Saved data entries
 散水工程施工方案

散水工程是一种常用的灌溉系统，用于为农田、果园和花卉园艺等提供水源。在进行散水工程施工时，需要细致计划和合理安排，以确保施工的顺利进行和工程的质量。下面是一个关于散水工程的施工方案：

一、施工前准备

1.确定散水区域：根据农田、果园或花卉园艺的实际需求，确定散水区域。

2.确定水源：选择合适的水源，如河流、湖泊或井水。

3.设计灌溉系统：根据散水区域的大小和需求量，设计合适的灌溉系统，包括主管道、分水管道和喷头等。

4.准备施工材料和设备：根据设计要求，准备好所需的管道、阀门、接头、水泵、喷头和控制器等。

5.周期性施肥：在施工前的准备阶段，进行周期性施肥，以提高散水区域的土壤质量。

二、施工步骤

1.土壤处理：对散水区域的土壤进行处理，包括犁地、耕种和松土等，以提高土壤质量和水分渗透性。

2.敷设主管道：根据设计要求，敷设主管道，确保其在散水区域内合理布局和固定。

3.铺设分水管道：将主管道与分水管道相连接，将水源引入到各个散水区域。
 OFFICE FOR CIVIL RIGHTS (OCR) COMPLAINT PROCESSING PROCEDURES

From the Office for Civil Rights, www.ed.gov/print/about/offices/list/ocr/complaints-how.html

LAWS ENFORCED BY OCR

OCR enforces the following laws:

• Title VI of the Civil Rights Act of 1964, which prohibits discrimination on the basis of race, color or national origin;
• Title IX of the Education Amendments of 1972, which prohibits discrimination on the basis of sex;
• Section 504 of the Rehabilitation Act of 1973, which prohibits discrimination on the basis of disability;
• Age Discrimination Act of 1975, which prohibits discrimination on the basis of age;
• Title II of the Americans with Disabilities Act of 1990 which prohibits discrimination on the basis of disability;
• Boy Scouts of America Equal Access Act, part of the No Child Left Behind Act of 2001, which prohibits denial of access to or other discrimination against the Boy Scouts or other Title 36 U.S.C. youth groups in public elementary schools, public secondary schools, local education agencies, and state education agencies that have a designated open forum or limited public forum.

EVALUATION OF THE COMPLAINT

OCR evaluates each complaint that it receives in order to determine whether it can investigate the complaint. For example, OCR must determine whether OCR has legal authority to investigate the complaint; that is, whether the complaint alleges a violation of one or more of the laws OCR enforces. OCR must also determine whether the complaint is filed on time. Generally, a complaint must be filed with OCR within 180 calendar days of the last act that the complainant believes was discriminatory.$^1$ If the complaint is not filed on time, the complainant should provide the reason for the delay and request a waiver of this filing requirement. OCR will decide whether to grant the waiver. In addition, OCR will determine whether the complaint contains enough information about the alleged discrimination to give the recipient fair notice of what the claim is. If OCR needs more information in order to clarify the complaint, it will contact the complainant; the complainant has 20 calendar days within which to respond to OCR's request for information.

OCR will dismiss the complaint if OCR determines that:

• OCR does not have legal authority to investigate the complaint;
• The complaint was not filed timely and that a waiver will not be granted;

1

**What you need to do**
Through the last line of the entries above, beginning at the line containing "OCR will dismiss", transcribe each line exactly, both ends included and nothing more.

**Response area**
OCR will dismiss the complaint if OCR determines that:

• OCR does not have legal authority to investigate the complaint;
• The complaint was not filed timely and that a waiver will not be granted;

1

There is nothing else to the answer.